Items from a data source
--------------------------------

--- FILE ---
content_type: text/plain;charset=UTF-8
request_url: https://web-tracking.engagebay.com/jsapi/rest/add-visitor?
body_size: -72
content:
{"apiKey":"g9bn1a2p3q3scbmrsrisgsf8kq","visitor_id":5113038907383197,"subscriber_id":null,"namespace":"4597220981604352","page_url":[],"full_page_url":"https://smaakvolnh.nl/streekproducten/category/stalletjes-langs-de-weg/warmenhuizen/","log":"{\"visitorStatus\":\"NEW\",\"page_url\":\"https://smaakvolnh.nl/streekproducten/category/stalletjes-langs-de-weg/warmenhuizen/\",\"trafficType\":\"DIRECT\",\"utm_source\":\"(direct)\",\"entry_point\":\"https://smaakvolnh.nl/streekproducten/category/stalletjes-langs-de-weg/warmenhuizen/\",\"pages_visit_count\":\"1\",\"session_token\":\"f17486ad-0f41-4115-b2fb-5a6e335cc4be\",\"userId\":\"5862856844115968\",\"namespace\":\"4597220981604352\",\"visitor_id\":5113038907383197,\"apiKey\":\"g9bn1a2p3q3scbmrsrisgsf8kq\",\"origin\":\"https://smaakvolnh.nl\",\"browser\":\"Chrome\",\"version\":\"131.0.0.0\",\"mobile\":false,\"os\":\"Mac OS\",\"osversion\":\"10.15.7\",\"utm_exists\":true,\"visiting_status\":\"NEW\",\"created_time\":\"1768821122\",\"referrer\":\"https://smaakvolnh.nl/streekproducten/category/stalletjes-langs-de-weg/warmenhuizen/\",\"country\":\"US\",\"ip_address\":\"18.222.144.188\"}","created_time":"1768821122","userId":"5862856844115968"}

--------------------------------

• Exercise details: A word-for-word copy of the data is what should be returned.

• Answer box:
--- FILE ---
content_type: text/plain;charset=UTF-8
request_url: https://web-tracking.engagebay.com/jsapi/rest/add-visitor?
body_size: -72
content:
{"apiKey":"g9bn1a2p3q3scbmrsrisgsf8kq","visitor_id":5113038907383197,"subscriber_id":null,"namespace":"4597220981604352","page_url":[],"full_page_url":"https://smaakvolnh.nl/streekproducten/category/stalletjes-langs-de-weg/warmenhuizen/","log":"{\"visitorStatus\":\"NEW\",\"page_url\":\"https://smaakvolnh.nl/streekproducten/category/stalletjes-langs-de-weg/warmenhuizen/\",\"trafficType\":\"DIRECT\",\"utm_source\":\"(direct)\",\"entry_point\":\"https://smaakvolnh.nl/streekproducten/category/stalletjes-langs-de-weg/warmenhuizen/\",\"pages_visit_count\":\"1\",\"session_token\":\"f17486ad-0f41-4115-b2fb-5a6e335cc4be\",\"userId\":\"5862856844115968\",\"namespace\":\"4597220981604352\",\"visitor_id\":5113038907383197,\"apiKey\":\"g9bn1a2p3q3scbmrsrisgsf8kq\",\"origin\":\"https://smaakvolnh.nl\",\"browser\":\"Chrome\",\"version\":\"131.0.0.0\",\"mobile\":false,\"os\":\"Mac OS\",\"osversion\":\"10.15.7\",\"utm_exists\":true,\"visiting_status\":\"NEW\",\"created_time\":\"1768821122\",\"referrer\":\"https://smaakvolnh.nl/streekproducten/category/stalletjes-langs-de-weg/warmenhuizen/\",\"country\":\"US\",\"ip_address\":\"18.222.144.188\"}","created_time":"1768821122","userId":"5862856844115968"}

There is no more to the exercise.